Andrei Pavel · e3c1f9fd
--- a/Designs/receiver-queue-and-thread.md
+++ b/Designs/receiver-queue-and-thread.md
+# Receiver queue and thread
+
+## Background
+
+Kea processes packets sequentially in plain FIFO order. This works great until there is more traffic that Kea can handle. In such case Kea continues working through the backlog of packets, even though some of them are old and clients may possibly gave up waiting.
+
+What's even worse, Kea will continue processing oldest packets first, which may trigger an avalanche effect. Kea responds to the oldest packets first that clients already given up waiting for and retransmit which puts more packets in the queue.
+
+There is a mechanism in the DHCP protocol to mitigate the problem to some degree (the retransmissions are supposed to have the same transaction-id, so client should match the response to oldest transmission with its newest retransmission), but it only mitigates the problem a bit. Imagine a case where client transmitted a packet, didn't get a response in time, so retransmitted. Now Kea eventually processes the original packet and sends back a response. The client got its configuration and it's happy. However, Kea now has the retransmission packet still waiting for processing.
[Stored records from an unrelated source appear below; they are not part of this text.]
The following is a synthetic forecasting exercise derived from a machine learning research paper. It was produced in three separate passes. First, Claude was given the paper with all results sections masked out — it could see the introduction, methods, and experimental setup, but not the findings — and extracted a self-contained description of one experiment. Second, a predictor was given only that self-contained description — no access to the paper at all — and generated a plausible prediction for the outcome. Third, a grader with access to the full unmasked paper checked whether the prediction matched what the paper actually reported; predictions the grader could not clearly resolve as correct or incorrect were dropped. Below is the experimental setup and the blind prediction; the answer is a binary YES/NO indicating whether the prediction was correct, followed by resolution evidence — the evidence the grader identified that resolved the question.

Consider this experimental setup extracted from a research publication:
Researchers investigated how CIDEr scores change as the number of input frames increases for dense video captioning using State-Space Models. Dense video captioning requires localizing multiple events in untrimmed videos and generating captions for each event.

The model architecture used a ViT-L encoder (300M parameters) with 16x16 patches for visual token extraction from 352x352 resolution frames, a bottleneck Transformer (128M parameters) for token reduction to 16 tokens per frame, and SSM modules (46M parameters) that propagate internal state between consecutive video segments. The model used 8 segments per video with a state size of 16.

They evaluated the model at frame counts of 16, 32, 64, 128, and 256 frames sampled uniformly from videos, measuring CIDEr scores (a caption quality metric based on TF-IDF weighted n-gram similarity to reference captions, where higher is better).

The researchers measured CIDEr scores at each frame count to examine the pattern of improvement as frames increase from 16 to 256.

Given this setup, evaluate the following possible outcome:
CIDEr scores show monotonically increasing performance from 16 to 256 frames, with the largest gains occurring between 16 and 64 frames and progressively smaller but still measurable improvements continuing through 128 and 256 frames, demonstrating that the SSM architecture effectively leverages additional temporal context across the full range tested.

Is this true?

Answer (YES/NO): NO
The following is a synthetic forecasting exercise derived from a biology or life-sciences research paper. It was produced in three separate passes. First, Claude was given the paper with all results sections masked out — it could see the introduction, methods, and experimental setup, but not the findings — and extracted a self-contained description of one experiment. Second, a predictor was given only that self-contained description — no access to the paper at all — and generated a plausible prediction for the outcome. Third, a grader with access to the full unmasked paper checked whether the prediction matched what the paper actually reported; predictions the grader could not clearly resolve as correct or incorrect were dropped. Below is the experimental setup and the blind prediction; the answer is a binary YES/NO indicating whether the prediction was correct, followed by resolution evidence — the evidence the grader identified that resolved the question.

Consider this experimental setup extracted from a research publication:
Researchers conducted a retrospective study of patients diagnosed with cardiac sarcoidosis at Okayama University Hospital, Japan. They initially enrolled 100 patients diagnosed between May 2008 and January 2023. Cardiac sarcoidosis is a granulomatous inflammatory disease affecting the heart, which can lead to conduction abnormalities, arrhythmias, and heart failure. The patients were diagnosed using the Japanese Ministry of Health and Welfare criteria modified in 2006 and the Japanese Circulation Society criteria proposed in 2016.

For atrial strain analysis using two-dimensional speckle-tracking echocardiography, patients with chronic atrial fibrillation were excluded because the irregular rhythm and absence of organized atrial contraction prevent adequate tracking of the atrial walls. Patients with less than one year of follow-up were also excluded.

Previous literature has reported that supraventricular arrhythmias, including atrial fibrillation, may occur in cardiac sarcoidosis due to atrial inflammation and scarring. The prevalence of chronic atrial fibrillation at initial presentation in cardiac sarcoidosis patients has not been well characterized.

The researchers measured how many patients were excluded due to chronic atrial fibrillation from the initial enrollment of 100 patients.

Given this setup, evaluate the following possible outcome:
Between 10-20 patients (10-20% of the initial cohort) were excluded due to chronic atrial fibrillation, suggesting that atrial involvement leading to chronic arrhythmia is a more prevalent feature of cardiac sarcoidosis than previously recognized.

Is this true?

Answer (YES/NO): NO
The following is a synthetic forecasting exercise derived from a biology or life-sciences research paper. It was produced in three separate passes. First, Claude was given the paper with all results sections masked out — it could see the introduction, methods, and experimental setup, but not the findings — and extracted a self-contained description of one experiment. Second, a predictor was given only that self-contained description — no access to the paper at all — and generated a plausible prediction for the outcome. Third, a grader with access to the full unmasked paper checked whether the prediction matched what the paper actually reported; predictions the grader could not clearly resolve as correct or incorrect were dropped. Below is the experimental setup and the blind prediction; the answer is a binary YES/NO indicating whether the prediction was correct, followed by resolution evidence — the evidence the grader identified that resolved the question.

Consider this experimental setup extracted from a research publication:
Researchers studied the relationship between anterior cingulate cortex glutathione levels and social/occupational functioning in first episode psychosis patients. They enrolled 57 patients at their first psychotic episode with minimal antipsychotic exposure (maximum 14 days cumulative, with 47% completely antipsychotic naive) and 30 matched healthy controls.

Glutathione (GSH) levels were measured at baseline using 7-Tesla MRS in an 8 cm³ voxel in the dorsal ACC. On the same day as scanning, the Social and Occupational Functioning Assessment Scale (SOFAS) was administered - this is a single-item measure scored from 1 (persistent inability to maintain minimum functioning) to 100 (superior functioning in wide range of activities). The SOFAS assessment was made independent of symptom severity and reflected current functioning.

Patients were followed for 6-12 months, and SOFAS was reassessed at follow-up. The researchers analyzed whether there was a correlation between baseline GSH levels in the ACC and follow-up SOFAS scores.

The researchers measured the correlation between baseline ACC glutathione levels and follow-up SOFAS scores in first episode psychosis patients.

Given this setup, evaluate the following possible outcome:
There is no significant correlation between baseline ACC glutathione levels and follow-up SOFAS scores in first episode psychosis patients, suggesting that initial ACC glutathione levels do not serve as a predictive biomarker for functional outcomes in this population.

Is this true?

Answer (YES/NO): NO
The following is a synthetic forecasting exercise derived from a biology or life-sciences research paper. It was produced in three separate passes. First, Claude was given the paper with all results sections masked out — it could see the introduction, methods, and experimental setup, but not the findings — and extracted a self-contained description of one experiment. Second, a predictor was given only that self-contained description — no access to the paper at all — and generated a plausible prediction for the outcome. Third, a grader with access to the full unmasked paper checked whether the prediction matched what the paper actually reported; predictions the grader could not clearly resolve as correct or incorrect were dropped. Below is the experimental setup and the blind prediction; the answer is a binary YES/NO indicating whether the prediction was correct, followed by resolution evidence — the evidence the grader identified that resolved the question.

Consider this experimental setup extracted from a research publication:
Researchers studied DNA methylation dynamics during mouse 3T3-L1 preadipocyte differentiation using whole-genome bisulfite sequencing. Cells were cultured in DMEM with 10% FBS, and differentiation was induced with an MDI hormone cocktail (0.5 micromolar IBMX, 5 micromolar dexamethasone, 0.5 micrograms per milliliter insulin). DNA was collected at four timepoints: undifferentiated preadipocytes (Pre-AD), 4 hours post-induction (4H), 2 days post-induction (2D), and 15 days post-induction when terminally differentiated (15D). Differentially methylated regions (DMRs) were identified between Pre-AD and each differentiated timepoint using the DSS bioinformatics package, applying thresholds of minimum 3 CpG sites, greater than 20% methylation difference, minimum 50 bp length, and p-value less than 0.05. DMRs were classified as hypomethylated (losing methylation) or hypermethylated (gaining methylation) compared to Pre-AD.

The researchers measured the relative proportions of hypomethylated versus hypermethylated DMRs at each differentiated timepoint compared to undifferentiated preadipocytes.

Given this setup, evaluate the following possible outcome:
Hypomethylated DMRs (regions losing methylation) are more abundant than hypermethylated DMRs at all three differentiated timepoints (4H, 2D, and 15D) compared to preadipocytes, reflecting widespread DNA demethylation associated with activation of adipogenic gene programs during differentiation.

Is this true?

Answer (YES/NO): NO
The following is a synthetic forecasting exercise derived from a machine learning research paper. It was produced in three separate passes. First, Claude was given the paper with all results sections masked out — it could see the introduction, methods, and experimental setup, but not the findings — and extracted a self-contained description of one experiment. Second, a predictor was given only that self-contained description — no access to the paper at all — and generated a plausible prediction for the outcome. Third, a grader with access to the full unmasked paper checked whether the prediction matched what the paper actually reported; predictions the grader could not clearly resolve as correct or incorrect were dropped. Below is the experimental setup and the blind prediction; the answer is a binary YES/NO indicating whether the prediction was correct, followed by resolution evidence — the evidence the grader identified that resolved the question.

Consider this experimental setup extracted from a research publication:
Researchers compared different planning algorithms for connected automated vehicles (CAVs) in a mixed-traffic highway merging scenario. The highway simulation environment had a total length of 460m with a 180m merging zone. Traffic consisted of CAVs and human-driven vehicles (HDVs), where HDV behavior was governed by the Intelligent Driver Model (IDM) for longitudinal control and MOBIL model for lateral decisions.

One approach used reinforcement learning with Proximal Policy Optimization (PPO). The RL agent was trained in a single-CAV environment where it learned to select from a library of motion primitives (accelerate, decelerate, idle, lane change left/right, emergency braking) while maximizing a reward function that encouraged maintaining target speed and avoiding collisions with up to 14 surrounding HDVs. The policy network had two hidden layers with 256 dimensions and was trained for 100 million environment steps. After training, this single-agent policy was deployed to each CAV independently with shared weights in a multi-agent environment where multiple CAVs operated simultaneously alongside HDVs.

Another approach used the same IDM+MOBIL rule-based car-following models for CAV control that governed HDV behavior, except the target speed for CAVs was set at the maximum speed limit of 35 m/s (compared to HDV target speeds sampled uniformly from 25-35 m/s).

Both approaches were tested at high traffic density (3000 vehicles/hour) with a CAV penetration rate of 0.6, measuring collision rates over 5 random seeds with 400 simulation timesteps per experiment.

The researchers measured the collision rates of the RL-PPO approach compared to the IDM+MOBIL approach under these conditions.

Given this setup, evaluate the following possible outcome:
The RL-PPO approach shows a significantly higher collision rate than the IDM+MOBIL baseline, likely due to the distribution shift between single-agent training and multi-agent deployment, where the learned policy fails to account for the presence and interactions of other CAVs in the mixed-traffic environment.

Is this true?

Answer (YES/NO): NO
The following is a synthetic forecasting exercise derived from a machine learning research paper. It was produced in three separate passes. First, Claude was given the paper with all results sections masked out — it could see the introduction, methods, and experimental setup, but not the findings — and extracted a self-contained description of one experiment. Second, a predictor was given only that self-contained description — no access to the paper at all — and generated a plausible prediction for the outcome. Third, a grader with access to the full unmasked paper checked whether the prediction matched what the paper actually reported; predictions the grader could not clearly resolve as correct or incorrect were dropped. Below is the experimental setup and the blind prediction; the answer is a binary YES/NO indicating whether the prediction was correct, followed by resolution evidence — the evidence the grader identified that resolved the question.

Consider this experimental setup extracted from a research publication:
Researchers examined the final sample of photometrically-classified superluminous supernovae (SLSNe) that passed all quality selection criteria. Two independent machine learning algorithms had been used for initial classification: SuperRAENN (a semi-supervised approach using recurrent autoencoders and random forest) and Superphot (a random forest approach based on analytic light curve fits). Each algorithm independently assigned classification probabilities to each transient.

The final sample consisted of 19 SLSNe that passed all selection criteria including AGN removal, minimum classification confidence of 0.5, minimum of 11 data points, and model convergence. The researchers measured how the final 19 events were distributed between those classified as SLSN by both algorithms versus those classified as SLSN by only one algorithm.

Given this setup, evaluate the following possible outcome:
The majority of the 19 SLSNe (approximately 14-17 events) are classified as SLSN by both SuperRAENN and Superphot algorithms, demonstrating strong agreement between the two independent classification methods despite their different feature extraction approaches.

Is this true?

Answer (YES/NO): NO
Kea will spend cycles on it and will eventually produce a response nobody is waiting for anymore.
+
+Note this mechanism is not about improving performance. It will help Kea behave better in overloaded scenarios.
+
+## Problem statement
+
+Copied from Trac #5611 ticket [https://kea.isc.org/ticket/5611]. As it is about design look at #5555 [https://kea.isc.org/ticket/5555] for tentative code. The gitlab issue is #42 (although the code has probably not been ported from trac repo yet).
+
+The current Kea implementation processes the inbound socket buffer as a simple queue - first in, first out. When the server is under pressure and not handling client packets as fast as they are arriving, a backlog will build up.
+
+If the situation continues for long enough, the client packets that the server is handling will have already timed-out on the client side, so it is pointless to spend time processing them and moreover wasting time on these old packets prevents the server from handling newer packets until they too have timed out. Effectively, it stops responding to active clients because it never gets through the backlog fast enough to reach the most recent inbounds.
+
+Even though the initial spike in traffic may have subsided, the degraded performance can mean that clients change their behaviour, adding retries to the backlog and/or reverting back to initial discovery - thus increasing the backlog of packets to be processed and making recovery unlikely without restarting the server to clear things down.
+
+We need to handle this situation better so that even when swamped, Kea servers are able to process a proportion of recently-received client packets, instead of none of them because it's 'stuck' with the oldest ones instead.
+
+Suggestions being mooted so far suggest either an independent socket reading thread (or process) to manage the inbound traffic and to pull it off the sockets/interfaces on which the Kea server is listening. This will prevent the UDP buffers from overflowing as well as allowing the socket reader to apply better logic to:
+
+ * discarding the oldest client packets in favour of the most recently received
+ * managing the 'waiting' buffers appropriately to the throughput capacity of the server
+
+Maximum per-server throughput will be highly dependent on both configuration and the choice of back-end (e.g database, or memfile, and if database, how and where etc..) - so it would be good to have the I/O handler be tunable too - not discarding too soon for a fast server and so on.
+
+There's no clear operational mitigation strategy for this, other than ensuring sufficient headroom when provisioning so that there are no peaks in client traffic that can overwhelm the server(s) maximum capacity.
+
+(Notably, increasing inbound UDP buffers is likely to make the situation worse rather than better.)
+
+# Proposed solutions
+
+ 1. edit the ticket to explain why playing with ioctl SO_RECVBUF is not a good idea and why it won't work. `done`.
+
+ 2. move the interface socket scan from receive[46] to a thread, replacing it by watch socket scan.
+
+ 3. use a dedicated watch socket with a common message buffer to signal errors from the thread.
+
+ 4. manage a ring buffer filled by the new thread and 4o6 reader. New packets will be signaled using the watch socket. Consumer is receive[46] tail code.
+
+ 5. add a ring buffer with received packets protection by a lock on write (push by producers, pop by consumer).  Note that boost provides the class template for circular (aka ring) buffers.
+
+ 6. add a configuration parameter for the ring buffer size (a suitable default and size guideline is required).
+
+ 7. organize the receiver thread to scan interfaces receiving one packet per socket per loop (i.e. continue to the next socket instead to break at the first ready).
+
+ 8. add a (third) watch socket to signal to the thread when to terminate (typically in interface manager close all sockets).
+
+ 9. recode watch socket isReady to use FIONREAD in place of select (should be far faster and avoid imbricated select calls). Small ticket candidate.
+
+ 10. address the multiple packets by buffer in BPF. Small ticket candidate for a reduced version: return last instead first packet.
+
+ 11. discuss with QA (Quality Assurance) about statistics to maintain and of course performance impact.